Sunday, 29 November 2015

Notes from the Galley Slave: New Traditions onboard Pirramimma.

Good food and top quality stores are not an issue in the Netherlands. Or at least we haven't found it to be so. We think the supermarkets and weekly food markets that are to be found in the towns and cities in the Netherlands are excellent. But still, the Galley Slave likes to make certain preserves and liqueurs she considers to be 'essentials' for onboard eating and drinking pleasure. We think it's rather lovely to be able to offer our guests some home made treats when they join us onboard Pirramimma for meals or apéros. And these liqueurs, served in a tiny liqueur glass or mixed with white wine or Champagne are charming and delicious.

Galley Slave has been making her own Sloe Gin since moving back to the UK from Australia some 23 some years ago. Back then she was surrounded by beautiful Hampshire countryside and the hedgerows seemed to be bursting with sloes in Autumn. The recipe she used was based on one from Jane Grigson's superb 'Fruit Book', though Mrs Grigson gives the drink the far smarter name of Sloe Liqueur. 

About 3 or 4 years ago and following some cyber chats with friends Vivia and Linda, Galley Slave switched the base spirit from gin to vodka. Vodka, with its bland flavour, seems to allow the gentle, spicy flavour of the sloes to permeate the blend far more effectively (and deliciously) than gin. Or so it seems to us anyway. Thanks for the tip, ladies!  Other folk say it's also delicious when using brandy as the base spirit but Galley Slave has yet to try that. Maybe one of you lovely folk out there has tried making it that way…?


2014's batch of Sloe Vodka - an outstanding colour.
Since then, Galley Slave has experimented with a few different flavoured vodkas. Most notably using bush plums from the hedgerows near her current home in Suffolk, England. This little batch was utterly treasured; even more so as since then the spring flowering hedgerows have been plundered by pigeons. No flowers: no fruit: no fruit liqueur.  


Bush Plum Vodka. Home made in Suffolk by Galley Slave.
And probably some Raspberry Vodka as well. That was another tiny, but very successful batch she experimented with a couple of years back. It made just about 400ml of liqueur and seemed to disappear rapidly when offered to friends to enjoy. Which, of course, is the idea!


Group photo - fruit vodkas doin' their thang. Plus apricots in Sauterne.    Photo: Veronica Hayes
Rhubarb vodka was, in our opinion, less successful. The colour was an extraordinary pink which sadly faded within a matter of weeks after the liqueur was filtered off the fruit. But there wasn't much flavour in the first place so a 'thumbs down' for that effort. 


It looked pretty enough. 
This winter, she'll be making more Sloe Vodka together with more of a fabulous Coffee and Orange Rum Liqueur to name but a couple.

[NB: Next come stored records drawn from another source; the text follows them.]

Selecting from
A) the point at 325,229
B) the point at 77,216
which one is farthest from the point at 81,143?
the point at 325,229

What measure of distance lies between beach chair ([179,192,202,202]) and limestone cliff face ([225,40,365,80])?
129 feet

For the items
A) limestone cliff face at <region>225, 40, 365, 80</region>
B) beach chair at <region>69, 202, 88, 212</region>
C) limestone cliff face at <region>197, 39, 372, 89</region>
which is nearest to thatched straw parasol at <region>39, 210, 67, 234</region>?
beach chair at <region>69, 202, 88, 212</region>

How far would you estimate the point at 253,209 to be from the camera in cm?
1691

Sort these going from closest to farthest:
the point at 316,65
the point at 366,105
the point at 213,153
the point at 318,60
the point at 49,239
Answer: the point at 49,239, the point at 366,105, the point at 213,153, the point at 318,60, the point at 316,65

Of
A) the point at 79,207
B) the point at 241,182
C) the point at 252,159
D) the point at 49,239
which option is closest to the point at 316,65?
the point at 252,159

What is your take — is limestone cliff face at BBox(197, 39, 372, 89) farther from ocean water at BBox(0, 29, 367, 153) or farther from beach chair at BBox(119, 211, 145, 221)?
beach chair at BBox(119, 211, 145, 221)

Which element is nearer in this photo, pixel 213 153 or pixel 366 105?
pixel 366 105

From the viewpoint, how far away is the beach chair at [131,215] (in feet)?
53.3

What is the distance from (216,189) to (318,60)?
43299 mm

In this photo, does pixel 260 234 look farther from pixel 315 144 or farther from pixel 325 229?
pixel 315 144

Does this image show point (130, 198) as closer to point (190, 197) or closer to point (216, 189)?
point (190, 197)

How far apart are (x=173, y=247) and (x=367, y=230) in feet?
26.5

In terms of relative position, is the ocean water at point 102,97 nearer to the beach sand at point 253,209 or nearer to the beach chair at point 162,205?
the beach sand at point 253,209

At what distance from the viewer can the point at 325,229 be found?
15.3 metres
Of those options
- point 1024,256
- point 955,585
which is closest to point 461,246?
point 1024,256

Also this year, the Coffee and Orange Rum Liqueur will have a comparison brew made using cognac as the base spirit. It'll be interesting to see how they compare and which we prefer. This time too, Galley Slave is upping the quantities so as to be able to give some little treats as gifts. There'll be more on the Coffee and Rum liqueur in another blog post as the method is quite different to these other fruit liqueurs.

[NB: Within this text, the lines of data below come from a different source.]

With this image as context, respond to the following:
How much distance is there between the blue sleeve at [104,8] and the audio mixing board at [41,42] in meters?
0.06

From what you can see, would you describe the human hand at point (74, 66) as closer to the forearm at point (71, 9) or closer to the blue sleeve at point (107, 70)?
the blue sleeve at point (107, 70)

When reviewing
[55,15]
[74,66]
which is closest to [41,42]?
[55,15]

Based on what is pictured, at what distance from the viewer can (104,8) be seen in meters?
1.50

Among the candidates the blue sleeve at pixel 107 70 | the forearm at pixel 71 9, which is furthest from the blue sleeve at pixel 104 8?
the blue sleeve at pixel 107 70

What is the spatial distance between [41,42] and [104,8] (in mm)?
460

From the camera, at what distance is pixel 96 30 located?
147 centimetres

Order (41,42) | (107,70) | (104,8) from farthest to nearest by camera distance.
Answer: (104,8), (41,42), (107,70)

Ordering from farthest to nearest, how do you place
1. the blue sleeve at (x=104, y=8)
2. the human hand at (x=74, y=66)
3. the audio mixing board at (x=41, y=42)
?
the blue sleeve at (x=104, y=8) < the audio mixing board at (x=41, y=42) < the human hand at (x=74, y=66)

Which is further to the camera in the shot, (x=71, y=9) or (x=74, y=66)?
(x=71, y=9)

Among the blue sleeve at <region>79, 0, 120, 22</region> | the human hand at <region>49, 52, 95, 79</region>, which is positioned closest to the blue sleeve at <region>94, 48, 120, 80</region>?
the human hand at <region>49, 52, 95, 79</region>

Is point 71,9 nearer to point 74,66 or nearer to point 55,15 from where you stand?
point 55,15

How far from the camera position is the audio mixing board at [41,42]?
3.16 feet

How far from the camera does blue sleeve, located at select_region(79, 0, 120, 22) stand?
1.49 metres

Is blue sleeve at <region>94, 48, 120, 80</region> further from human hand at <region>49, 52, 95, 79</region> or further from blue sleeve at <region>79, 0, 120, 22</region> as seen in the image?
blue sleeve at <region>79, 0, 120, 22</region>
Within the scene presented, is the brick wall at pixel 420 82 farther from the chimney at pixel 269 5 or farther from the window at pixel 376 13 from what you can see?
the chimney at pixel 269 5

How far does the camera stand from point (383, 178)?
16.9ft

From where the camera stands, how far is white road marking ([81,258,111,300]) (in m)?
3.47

An excellent recipe book - it's still in fruit. Photo: Veronica Hayes
Sloes are mouth puckeringly sour, so for sloe vodka I tend to use about 700 gms of fruit to about 1 - 1.2 litres of vodka. And about 600 gms or so of white granulated sugar. Traditionally, you should also peel one of the notoriously sharp needles from the sloe branch and use that to prick each of the sloe berries several times before popping the fruit into a pristinely clean, sterilised preserving jar. This lets juice, flavour and colour seep into the vodka. Add the sugar and vodka. Close the lid tightly and shake the preserving jar before putting it into a dark, cool cupboard. Then remember to shake the jar thoroughly a couple of times a week to dissolve the sugar. Once the sugar has completely dissolved, leave the fruit and vodka to get to know each other a little better: 6 months or so. In truth, I have forgotten about bottles in the past and left them for longer than 12 months - a pleasant surprise in the finding! 

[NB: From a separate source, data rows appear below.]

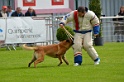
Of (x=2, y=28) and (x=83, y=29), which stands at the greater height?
(x=83, y=29)

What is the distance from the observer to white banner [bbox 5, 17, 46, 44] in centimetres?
2592

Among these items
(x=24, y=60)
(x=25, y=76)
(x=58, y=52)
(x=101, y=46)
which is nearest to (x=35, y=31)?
(x=101, y=46)

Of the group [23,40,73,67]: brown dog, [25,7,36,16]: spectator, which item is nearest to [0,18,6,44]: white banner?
[25,7,36,16]: spectator

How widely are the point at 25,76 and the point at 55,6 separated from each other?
15815 mm

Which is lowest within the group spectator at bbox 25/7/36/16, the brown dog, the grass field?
the grass field

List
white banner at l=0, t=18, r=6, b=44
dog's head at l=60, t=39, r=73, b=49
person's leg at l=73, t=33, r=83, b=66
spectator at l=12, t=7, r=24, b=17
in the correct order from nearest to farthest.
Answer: person's leg at l=73, t=33, r=83, b=66, dog's head at l=60, t=39, r=73, b=49, white banner at l=0, t=18, r=6, b=44, spectator at l=12, t=7, r=24, b=17

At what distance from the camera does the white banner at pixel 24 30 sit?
2592 centimetres

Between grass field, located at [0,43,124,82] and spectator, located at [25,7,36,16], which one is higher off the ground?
spectator, located at [25,7,36,16]

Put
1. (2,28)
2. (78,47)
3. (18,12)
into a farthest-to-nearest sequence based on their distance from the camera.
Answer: (18,12), (2,28), (78,47)

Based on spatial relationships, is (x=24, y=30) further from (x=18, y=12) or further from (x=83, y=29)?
(x=83, y=29)

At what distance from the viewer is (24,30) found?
26.0 meters

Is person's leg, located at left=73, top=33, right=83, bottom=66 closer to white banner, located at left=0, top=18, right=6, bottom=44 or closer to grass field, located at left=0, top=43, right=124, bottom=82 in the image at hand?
grass field, located at left=0, top=43, right=124, bottom=82

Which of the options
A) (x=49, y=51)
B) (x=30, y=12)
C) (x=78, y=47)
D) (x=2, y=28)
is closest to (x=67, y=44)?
(x=78, y=47)

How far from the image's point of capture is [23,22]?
26.0 m
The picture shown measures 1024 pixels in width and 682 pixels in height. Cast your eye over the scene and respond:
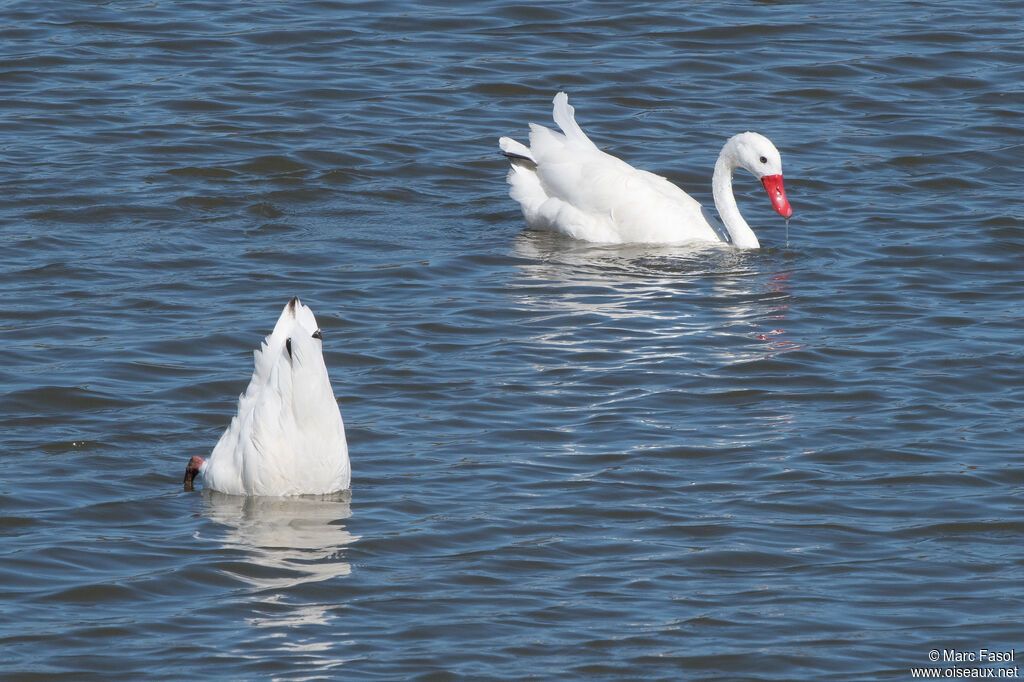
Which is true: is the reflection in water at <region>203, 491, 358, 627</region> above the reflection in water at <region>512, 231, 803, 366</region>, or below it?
below

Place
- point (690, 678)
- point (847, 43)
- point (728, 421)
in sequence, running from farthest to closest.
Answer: point (847, 43), point (728, 421), point (690, 678)

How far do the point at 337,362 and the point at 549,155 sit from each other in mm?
3446

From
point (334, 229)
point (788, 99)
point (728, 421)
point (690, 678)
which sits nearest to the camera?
point (690, 678)

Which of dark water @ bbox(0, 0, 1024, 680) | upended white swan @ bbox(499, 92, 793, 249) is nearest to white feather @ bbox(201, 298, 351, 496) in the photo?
dark water @ bbox(0, 0, 1024, 680)

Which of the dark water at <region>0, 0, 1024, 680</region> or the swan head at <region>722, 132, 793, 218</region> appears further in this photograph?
the swan head at <region>722, 132, 793, 218</region>

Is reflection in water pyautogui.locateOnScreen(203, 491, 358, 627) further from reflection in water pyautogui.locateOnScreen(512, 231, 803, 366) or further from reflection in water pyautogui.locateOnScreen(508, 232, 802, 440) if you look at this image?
reflection in water pyautogui.locateOnScreen(512, 231, 803, 366)

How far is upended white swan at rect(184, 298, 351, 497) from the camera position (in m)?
6.86

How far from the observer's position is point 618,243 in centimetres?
1162

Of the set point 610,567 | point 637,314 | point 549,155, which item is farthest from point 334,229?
point 610,567

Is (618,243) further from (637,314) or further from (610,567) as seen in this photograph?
(610,567)

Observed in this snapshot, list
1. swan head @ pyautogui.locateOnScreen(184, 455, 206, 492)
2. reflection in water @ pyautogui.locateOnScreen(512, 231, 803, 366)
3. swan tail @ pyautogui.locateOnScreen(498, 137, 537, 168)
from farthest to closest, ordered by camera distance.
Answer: swan tail @ pyautogui.locateOnScreen(498, 137, 537, 168) → reflection in water @ pyautogui.locateOnScreen(512, 231, 803, 366) → swan head @ pyautogui.locateOnScreen(184, 455, 206, 492)

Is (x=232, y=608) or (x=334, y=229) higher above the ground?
(x=334, y=229)

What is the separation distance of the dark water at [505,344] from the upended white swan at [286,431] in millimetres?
120

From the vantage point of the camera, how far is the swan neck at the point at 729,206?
1154 cm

When you're ready, strain the liqueur off the fruit. Unless you don't mind some sediment and therefore a cloudy effect to your drink, pour it through some coffee filters or two layers of scalded muslin draped over a funnel when you take the liquid off the fruit. You'll get a lovely clear liquid. And remember to label your bottles. I always think I'll remember what's what. But usually forget come 6 months down the line.


Sloe Vodka 2014 after bottling. Look at that colour!! Photo: Veronica Hayes.
The fun is in the experimenting. Just think about how sweet or sour the fruit is that you're using and adjust the sugar levels accordingly. Also, think about whether you prefer a sweeter drink or not. It's also worth mentioning that they are high in alcohol and therefore strong. A little goes a long way. You have been warned!